Translatio studiorum


Le traité philosophique de Cicéron des Tusculanes (45 av. J.-C.) commence par un vaste préambule où l’auteur formule avec une grande hauteur de vue et une belle lucidité la situation de la culture romaine face à la Grèce en son temps (I-III, 1-8). Les Romains, qui ont toujours montré plus de sagesse que les Grecs, doivent selon lui s’emparer de la philosophie qu’ils ont longtemps négligée et lui apporter des perfectionnements en la pratiquant en latin. Dans tous les domaines, la supériorité des Grecs n’a jamais été que celle de l’antériorité. Ainsi, Rome n’a accueilli que tardivement la poésie, tenu à l’écart la peinture, la musique, la géométrie même, limitée à son utilité pratique. En revanche, les Romains ont toujours cultivé l’éloquence, même en un temps où celle-ci n’était pas encore savante. Il est temps pour les Romains de s’approprier aussi le savoir philosophique grec, en lui donnant l’éclat propre de l’éloquence latine.

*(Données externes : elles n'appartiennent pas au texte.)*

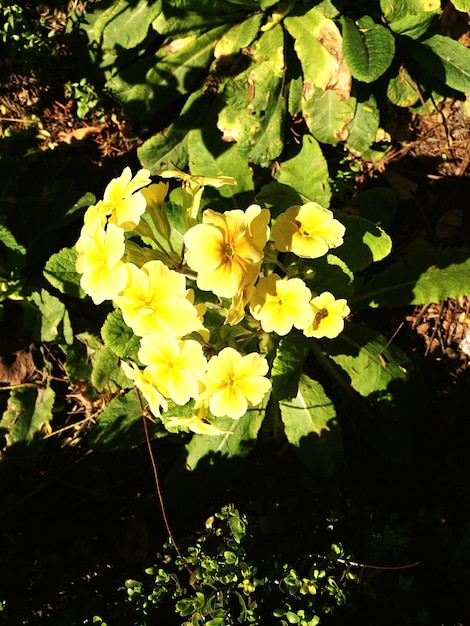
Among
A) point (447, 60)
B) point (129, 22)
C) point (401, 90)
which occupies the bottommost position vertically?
point (401, 90)

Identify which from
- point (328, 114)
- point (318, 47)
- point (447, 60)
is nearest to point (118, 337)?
point (328, 114)

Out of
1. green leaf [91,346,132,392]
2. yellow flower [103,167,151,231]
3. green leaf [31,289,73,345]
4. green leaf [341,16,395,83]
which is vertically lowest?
green leaf [91,346,132,392]

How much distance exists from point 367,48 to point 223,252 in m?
1.90

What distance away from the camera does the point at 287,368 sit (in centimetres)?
273

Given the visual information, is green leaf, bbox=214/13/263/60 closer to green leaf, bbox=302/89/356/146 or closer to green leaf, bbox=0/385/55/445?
green leaf, bbox=302/89/356/146

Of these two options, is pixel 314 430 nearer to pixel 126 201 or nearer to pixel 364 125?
pixel 126 201

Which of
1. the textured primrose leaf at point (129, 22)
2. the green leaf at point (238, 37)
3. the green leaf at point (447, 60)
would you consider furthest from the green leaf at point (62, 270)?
the green leaf at point (447, 60)

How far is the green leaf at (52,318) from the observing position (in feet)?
11.7

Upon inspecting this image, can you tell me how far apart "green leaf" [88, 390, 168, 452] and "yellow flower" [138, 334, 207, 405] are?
117 cm

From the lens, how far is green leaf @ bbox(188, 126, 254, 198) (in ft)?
11.7

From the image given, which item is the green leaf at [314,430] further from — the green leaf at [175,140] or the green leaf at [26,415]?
the green leaf at [175,140]

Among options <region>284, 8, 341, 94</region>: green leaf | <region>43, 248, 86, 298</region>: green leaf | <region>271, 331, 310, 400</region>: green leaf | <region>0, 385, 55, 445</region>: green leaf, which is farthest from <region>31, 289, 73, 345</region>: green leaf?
<region>284, 8, 341, 94</region>: green leaf

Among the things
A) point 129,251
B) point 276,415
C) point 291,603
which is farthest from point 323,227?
point 291,603

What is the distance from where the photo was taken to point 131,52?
4027 millimetres
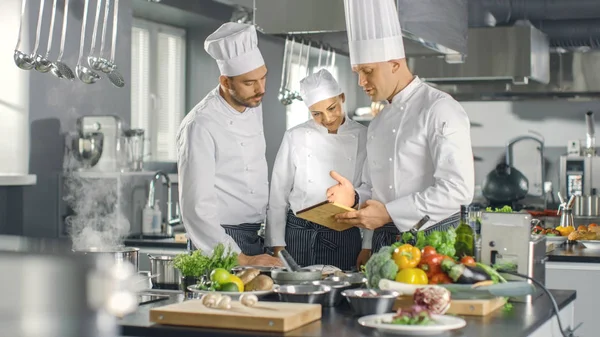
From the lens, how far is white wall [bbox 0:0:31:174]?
17.3 ft

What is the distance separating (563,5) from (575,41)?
108 centimetres

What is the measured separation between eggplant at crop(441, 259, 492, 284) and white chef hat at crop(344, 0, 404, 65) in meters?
1.23

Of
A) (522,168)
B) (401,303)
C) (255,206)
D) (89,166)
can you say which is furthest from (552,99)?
(401,303)

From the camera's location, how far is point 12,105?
528 centimetres

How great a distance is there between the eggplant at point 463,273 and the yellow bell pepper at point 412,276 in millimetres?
71

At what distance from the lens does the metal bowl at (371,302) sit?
95.7 inches

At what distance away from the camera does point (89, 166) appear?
219 inches

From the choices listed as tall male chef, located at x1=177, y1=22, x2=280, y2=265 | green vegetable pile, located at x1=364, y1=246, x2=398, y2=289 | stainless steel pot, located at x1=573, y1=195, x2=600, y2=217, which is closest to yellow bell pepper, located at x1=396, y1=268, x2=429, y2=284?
green vegetable pile, located at x1=364, y1=246, x2=398, y2=289

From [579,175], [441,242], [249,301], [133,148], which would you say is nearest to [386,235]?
[441,242]

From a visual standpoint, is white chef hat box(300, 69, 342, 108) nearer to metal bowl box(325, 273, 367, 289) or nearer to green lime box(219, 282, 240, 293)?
metal bowl box(325, 273, 367, 289)

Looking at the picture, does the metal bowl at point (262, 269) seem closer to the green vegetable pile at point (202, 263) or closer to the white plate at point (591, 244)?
the green vegetable pile at point (202, 263)

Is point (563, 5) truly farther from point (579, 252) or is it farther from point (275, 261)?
point (275, 261)

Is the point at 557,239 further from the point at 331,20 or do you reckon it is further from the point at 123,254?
the point at 123,254

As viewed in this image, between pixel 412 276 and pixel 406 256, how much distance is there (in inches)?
3.0
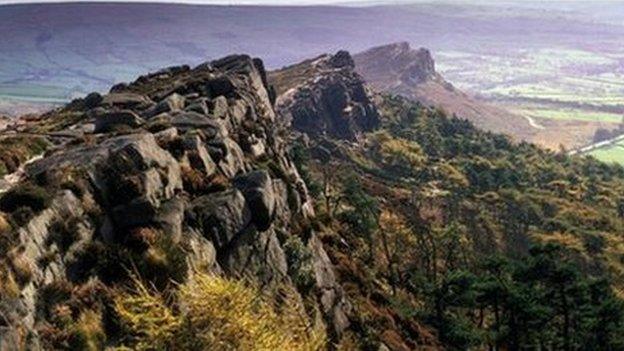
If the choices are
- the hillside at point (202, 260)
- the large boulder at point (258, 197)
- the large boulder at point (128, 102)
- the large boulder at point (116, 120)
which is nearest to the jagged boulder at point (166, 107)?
the hillside at point (202, 260)

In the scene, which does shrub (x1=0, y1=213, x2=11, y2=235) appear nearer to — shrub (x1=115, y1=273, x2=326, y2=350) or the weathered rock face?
the weathered rock face

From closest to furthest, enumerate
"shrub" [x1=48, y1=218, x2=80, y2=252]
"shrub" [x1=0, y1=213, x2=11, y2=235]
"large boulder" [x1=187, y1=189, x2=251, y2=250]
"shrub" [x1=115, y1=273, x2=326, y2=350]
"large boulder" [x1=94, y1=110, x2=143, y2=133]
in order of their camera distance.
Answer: "shrub" [x1=115, y1=273, x2=326, y2=350]
"shrub" [x1=0, y1=213, x2=11, y2=235]
"shrub" [x1=48, y1=218, x2=80, y2=252]
"large boulder" [x1=187, y1=189, x2=251, y2=250]
"large boulder" [x1=94, y1=110, x2=143, y2=133]

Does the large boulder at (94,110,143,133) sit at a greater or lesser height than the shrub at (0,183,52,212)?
lesser

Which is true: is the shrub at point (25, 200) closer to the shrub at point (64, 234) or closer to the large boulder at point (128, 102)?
the shrub at point (64, 234)

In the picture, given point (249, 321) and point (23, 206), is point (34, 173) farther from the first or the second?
point (249, 321)

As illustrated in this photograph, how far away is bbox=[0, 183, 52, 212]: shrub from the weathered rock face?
1.17ft

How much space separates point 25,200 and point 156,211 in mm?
7421

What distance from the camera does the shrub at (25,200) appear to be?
124 ft

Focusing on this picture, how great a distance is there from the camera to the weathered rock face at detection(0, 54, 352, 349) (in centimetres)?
3662

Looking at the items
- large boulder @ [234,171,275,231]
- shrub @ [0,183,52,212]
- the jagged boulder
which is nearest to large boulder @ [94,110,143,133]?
the jagged boulder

Tout ce développement est guidé par un double fil : d’abord celui de la translatio studiorum, du transfert du savoir de la Grèce à Rome : celui-ci n’est pas global, mais se fait progressivement, avec des décalages temporels entre les différents champs de la culture. Celui de l’adaptation ensuite, qui n’est pas imitation servile mais ré-élaboration de la culture grecque dans une perspective proprement romaine, qui lui confère sa pleine portée et sa pleine utilité. Au centre de ce dispositif, l’éloquence, qui permet le lien entre savoir théorique et efficacité sociale.

Le préambule du livre II revient sur cette transmission culturelle de la Grèce à Rome (II, II, 5-6) : c’est une conception dynamique de l’histoire culturelle, où le relais se fait à la manière d’un flambeau ou d’un témoin qui passe de main en main. Si Rome doit s’ouvrir désormais à la philosophie, c’est que la Grèce a perdu de sa vigueur : Quam ob rem hortor omnes qui facere id possunt, ut huius quoque generis laudem iam languenti Graeciae eripiant et transferant in hanc urbem, sicut reliquas omnes, quae quidem erant expetendae, studio atque industria sua maiores nostri transtulerunt. « C’est pourquoi j’engage tous ceux qui en sont capables à ravir aussi à la Grèce, dont les forces baissent maintenant, sa prééminence dans le genre d’étude qui nous occupe, et à la transférer dans notre capitale.  Ainsi l’ont fait nos aïeux, grâce à leur application et à leur habileté, pour toutes les autres branches, du moins pour celles qui méritaient leurs efforts » (trad. J. Humbert).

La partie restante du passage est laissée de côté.